>> start RECORDS PROVIDED
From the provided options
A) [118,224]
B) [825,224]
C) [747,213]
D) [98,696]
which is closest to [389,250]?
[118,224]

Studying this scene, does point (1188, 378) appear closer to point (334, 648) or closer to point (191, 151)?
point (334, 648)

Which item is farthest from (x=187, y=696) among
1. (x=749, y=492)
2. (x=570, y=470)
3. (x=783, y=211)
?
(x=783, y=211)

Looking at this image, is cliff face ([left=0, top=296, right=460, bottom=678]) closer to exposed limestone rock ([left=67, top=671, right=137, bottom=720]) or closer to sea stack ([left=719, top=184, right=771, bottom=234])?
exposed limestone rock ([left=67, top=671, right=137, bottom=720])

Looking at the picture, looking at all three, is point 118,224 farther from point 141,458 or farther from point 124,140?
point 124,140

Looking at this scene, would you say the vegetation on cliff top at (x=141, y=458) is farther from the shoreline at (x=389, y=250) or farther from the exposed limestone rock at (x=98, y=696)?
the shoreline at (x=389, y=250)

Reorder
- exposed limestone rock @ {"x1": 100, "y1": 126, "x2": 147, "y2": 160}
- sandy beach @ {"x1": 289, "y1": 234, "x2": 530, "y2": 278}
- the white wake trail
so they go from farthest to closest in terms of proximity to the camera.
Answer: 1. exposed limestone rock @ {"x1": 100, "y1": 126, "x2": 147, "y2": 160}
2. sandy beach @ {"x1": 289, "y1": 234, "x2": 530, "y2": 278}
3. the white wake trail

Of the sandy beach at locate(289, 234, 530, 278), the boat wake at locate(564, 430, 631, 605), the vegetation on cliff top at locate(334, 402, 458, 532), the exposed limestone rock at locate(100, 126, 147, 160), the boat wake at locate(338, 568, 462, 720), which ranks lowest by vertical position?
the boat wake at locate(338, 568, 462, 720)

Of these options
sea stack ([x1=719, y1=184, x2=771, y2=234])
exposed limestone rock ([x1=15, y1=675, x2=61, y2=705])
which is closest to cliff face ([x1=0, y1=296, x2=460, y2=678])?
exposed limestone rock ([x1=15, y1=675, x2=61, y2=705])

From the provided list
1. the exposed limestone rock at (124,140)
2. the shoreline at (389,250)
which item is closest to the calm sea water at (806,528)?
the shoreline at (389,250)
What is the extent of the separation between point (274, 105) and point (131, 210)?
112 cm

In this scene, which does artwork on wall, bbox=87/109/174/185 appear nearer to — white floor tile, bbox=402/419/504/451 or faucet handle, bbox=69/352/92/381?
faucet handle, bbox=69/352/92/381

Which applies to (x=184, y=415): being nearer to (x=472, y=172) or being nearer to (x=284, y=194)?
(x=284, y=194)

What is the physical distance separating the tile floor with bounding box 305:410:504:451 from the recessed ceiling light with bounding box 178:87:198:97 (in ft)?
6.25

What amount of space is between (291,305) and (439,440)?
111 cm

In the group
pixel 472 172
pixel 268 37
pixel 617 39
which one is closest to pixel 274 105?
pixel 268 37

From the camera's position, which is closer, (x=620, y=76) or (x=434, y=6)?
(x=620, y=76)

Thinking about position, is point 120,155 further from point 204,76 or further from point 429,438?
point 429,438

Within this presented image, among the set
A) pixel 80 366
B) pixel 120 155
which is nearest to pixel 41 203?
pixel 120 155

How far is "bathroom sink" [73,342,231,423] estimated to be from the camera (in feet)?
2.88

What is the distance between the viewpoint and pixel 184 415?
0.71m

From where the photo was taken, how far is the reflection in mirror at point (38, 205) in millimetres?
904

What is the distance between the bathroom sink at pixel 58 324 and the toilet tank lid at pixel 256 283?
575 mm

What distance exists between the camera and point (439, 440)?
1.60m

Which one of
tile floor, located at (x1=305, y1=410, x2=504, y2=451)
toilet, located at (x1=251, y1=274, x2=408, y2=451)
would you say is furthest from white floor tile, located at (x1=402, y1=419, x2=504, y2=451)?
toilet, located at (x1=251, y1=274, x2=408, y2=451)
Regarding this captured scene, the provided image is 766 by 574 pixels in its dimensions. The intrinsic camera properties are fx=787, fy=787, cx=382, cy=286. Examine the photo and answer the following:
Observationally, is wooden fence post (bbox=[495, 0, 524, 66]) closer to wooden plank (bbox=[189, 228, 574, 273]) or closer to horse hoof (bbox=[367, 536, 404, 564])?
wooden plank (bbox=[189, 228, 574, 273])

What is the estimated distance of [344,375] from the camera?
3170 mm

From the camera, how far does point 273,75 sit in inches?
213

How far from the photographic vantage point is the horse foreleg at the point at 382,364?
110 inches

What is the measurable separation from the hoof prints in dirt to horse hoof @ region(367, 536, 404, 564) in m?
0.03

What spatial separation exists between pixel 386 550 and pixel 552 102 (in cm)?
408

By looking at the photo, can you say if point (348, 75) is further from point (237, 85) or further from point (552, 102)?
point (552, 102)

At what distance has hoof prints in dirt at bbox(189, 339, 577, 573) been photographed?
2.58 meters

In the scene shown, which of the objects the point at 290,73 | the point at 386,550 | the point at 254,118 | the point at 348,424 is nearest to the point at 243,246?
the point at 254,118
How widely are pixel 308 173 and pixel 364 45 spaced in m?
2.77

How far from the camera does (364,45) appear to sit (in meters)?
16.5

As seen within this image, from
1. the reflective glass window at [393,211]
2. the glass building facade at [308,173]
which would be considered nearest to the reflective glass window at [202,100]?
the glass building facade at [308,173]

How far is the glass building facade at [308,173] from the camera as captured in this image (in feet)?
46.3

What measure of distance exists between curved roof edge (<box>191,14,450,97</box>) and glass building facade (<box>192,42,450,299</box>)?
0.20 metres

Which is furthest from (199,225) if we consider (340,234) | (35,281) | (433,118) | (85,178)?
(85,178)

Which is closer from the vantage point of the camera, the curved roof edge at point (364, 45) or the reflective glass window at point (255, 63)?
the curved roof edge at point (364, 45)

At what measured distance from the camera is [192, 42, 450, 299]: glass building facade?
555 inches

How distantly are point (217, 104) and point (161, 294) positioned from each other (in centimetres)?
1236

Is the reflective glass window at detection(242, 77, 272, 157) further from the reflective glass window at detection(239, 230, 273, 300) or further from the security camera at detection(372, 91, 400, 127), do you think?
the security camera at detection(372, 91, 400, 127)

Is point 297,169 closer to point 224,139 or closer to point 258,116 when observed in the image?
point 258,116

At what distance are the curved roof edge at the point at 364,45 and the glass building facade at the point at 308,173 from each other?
>> end RECORDS PROVIDED
Reproduce exactly the line that holds "Which is furthest", then every line after it, ending with the final line of the records above.

Which is furthest from (199,225) if we consider (340,234) | (35,281) | (433,118) | (85,178)?
(85,178)

Which is closer from the vantage point of the camera, the curved roof edge at point (364, 45) or the reflective glass window at point (255, 63)?
the curved roof edge at point (364, 45)

At what measured distance from the camera is [192, 42, 450, 299]: glass building facade?
555 inches

How distantly are point (217, 104) and point (161, 294) positioned from each other (in centimetres)?
1236

Is the reflective glass window at detection(242, 77, 272, 157) further from the reflective glass window at detection(239, 230, 273, 300) or further from the security camera at detection(372, 91, 400, 127), do you think?
the security camera at detection(372, 91, 400, 127)

Is point 297,169 closer to point 224,139 or closer to point 258,116 when observed in the image?
point 258,116

At what distance are the curved roof edge at the point at 364,45 and the glass building facade at the point at 308,173 from each other?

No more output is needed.